━━━ TEXT ━━━

There were also the McGowan brothers, Oss and Doug, who were killed by the law (President's note: The story of Os and Dough McGowan was a sad tragedy that has been remembered by many. It will be discussed next time by Arthur and David in detail). It was common in our town for most people to acquire a nickname. Some of them didn't seem to make much sense, a nickname bestowed ,
a form of recognition.
David: I remember something about Corpse that is humorous. He was always out to con someone into doing something for him. He didn't have a car, so he had to hitch rides to get to where he wanted to go. One time he hitched a one way ride over to the Bagnell Dam area and he was needing a ride back to Tuscumbia. He was loitering around a filling station, hoping to find a lift, when a lady came along and enquired of the station owner if he knew where she could buy a German Shepherd puppy. Well, the owner didn't know of anyone, but Corpse did. He said, I have just what you want. I have two puppies, but they are down at Tuscumbia where I live. If you will drive me down there I'll sell you one." So, this lady drove him to Tuscumbia.

━━━

YOUR TASKS:
1: Rewrite the paragraph of the text that begins "David: I remember something about Corpse" in a shorter form, keeping its main facts.
2: Please write out the part of the text starting at "There were also" and ending at "form of recognition.", word for word.
Rely only on the text to complete the tasks.

━━━ RECORDS ━━━

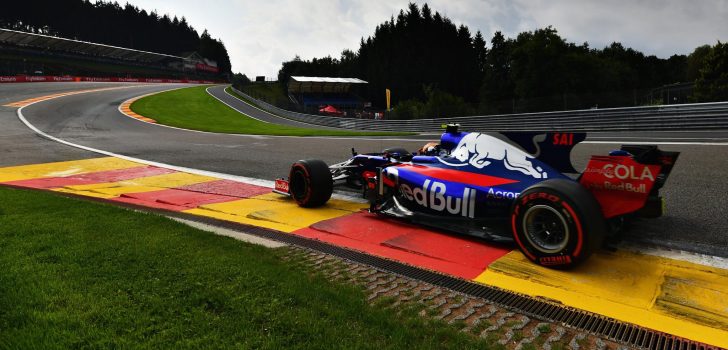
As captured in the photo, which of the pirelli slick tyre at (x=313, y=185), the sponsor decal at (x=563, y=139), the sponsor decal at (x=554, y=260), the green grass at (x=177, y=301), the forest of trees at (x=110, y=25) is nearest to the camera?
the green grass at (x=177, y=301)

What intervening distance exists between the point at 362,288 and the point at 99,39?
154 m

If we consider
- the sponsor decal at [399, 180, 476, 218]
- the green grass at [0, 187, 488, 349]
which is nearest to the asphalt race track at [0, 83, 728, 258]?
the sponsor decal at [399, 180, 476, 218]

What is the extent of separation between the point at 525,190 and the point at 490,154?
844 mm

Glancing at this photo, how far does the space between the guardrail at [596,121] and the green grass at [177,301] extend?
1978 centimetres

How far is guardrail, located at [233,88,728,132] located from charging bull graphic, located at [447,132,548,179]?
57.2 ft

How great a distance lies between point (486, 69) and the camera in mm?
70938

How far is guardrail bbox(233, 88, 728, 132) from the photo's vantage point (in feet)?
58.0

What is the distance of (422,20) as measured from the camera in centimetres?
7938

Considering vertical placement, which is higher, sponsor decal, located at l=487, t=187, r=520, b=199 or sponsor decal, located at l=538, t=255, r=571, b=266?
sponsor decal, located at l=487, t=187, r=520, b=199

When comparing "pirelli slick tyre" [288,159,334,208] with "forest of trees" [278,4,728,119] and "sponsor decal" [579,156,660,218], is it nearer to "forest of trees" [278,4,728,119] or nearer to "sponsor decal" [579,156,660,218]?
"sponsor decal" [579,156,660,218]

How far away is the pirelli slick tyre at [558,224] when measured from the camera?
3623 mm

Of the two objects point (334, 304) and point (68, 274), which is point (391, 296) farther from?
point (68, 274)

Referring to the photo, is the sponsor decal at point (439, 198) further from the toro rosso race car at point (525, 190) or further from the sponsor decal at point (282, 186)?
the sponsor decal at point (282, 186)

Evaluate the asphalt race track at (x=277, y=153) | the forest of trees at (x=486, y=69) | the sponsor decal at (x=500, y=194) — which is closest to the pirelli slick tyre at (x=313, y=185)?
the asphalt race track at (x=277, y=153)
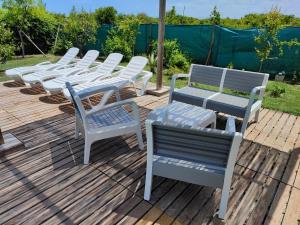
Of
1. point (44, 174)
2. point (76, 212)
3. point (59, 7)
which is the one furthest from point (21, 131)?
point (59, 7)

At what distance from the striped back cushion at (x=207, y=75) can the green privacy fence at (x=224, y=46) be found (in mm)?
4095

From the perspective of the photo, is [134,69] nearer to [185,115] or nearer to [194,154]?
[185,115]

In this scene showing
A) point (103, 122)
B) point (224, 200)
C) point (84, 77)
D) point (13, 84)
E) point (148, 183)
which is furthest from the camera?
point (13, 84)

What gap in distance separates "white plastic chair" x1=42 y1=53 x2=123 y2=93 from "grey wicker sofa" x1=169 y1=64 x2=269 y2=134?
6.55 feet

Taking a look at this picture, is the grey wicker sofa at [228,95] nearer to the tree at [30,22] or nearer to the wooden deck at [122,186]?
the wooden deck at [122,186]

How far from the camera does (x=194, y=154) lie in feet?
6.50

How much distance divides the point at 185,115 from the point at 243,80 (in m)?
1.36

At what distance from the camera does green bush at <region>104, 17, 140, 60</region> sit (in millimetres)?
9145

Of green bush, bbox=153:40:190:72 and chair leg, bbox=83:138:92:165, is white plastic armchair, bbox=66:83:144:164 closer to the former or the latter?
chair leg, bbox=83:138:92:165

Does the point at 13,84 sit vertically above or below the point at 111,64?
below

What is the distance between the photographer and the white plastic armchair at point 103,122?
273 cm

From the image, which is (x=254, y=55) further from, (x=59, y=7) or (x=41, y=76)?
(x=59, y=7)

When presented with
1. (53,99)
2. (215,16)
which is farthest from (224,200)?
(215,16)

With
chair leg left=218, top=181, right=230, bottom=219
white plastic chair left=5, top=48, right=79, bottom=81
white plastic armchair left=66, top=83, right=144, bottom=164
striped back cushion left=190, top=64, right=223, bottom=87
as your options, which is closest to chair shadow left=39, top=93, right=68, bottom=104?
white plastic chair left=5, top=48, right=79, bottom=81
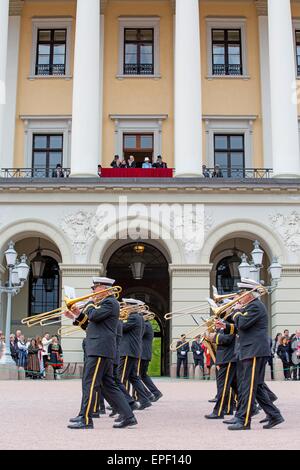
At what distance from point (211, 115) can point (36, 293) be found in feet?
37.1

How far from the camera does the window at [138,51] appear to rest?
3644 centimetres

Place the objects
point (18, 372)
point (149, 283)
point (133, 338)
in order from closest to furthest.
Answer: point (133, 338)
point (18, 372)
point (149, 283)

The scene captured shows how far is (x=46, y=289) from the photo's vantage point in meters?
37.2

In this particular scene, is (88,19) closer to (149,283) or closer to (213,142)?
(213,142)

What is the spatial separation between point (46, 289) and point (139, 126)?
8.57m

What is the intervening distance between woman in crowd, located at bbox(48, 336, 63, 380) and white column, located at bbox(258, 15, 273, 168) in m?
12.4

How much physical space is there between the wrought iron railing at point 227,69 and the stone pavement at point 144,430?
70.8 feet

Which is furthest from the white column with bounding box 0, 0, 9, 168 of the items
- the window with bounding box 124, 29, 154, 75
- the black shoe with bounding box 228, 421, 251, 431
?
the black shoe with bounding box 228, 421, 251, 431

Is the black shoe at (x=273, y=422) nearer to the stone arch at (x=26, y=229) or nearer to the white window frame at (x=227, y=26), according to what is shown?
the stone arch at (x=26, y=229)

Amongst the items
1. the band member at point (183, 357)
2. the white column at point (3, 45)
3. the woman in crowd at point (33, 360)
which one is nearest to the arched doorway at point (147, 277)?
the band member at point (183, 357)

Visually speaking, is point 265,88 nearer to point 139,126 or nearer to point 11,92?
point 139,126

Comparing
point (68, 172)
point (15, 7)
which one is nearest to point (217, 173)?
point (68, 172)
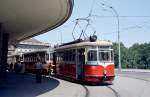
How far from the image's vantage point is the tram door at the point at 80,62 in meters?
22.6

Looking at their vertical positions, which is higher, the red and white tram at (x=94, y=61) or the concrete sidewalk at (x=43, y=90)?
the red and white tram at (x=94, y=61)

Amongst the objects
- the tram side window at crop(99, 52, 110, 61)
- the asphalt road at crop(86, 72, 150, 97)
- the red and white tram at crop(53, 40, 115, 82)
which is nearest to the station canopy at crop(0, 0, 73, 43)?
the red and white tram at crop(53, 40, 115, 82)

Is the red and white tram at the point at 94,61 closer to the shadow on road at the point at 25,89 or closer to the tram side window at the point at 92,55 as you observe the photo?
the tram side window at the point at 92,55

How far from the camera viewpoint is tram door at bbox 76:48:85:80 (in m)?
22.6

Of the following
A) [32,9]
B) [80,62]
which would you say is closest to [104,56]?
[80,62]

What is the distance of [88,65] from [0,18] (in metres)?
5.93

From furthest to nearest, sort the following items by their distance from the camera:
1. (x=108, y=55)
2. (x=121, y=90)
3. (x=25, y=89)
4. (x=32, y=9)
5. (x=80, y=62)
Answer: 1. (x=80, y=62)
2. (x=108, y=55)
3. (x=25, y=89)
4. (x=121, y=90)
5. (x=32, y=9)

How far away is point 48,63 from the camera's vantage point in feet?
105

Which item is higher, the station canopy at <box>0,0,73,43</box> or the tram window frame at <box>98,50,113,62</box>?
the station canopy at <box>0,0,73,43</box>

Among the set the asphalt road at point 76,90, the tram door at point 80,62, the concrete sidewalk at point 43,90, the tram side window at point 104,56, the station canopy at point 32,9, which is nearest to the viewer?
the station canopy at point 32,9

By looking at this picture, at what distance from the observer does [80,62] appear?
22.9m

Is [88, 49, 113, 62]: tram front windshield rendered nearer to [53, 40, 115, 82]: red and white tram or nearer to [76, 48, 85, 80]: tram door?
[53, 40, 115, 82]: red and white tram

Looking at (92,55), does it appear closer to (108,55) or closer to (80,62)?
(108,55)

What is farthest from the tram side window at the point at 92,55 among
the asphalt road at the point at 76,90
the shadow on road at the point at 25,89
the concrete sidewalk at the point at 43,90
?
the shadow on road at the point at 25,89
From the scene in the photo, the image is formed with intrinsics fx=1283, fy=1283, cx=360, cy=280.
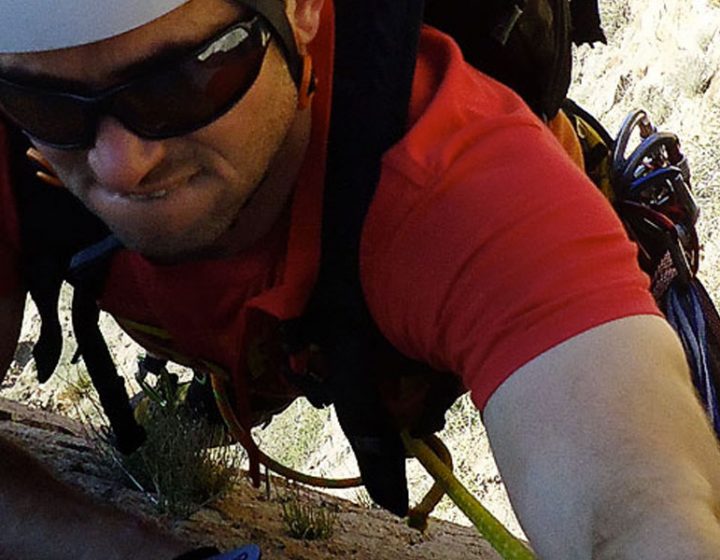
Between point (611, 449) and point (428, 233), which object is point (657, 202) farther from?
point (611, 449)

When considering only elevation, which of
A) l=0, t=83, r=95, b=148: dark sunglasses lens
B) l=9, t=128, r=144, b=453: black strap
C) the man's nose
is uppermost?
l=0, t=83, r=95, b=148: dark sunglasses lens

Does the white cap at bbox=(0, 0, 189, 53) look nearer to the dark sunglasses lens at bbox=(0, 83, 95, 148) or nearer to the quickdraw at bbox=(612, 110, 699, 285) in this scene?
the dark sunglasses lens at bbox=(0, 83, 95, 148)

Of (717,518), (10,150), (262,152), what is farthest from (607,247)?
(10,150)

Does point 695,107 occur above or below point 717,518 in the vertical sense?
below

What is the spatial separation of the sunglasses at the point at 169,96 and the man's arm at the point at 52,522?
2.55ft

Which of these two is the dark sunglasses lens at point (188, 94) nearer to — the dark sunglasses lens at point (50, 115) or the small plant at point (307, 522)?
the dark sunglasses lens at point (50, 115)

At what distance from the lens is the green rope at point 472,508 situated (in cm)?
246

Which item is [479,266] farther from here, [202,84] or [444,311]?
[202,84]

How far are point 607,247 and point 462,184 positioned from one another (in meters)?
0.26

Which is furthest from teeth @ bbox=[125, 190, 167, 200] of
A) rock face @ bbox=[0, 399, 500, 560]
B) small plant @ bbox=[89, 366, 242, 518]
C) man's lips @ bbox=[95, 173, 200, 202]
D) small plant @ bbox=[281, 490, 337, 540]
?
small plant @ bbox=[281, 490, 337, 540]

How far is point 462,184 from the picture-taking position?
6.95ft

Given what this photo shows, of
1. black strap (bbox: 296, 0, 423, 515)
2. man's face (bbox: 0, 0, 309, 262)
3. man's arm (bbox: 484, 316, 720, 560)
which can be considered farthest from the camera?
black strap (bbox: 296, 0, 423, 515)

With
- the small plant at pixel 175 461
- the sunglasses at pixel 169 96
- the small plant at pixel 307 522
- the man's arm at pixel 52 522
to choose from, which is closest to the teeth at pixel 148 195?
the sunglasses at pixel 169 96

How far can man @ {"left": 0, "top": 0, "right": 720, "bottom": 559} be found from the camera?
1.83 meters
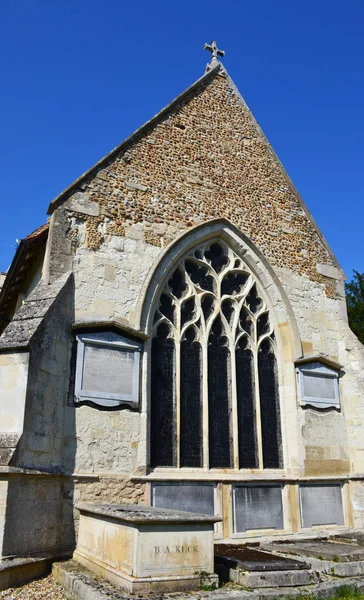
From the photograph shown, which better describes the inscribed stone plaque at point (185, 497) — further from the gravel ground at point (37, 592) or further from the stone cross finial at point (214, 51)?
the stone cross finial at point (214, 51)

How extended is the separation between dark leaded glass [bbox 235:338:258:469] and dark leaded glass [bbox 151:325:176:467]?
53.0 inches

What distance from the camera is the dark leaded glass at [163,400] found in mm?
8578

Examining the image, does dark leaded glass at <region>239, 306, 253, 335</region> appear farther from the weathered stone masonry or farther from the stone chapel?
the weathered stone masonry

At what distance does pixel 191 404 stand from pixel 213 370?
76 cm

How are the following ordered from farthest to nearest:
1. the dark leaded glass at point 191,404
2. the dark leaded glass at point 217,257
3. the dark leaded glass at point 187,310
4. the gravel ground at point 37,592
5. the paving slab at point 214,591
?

━━━

SOLUTIONS BY TASK:
1: Corpse had no car and often tried to con people into doing things for him, so he hitched rides to get around. After hitching a one-way ride to the Bagnell Dam area, he needed a way back to Tuscumbia and waited at a filling station for a lift. A lady asked the station owner where she could buy a German Shepherd puppy. The owner didn't know, but Corpse said he had two puppies at his home in Tuscumbia and would sell her one if she drove him there. She drove him to Tuscumbia.

2:
There were also the McGowan brothers, Oss and Doug, who were killed by the law (President's note: The story of Os and Dough McGowan was a sad tragedy that has been remembered by many. It will be discussed next time by Arthur and David in detail). It was common in our town for most people to acquire a nickname. Some of them didn't seem to make much sense, a nickname bestowed ,
a form of recognition.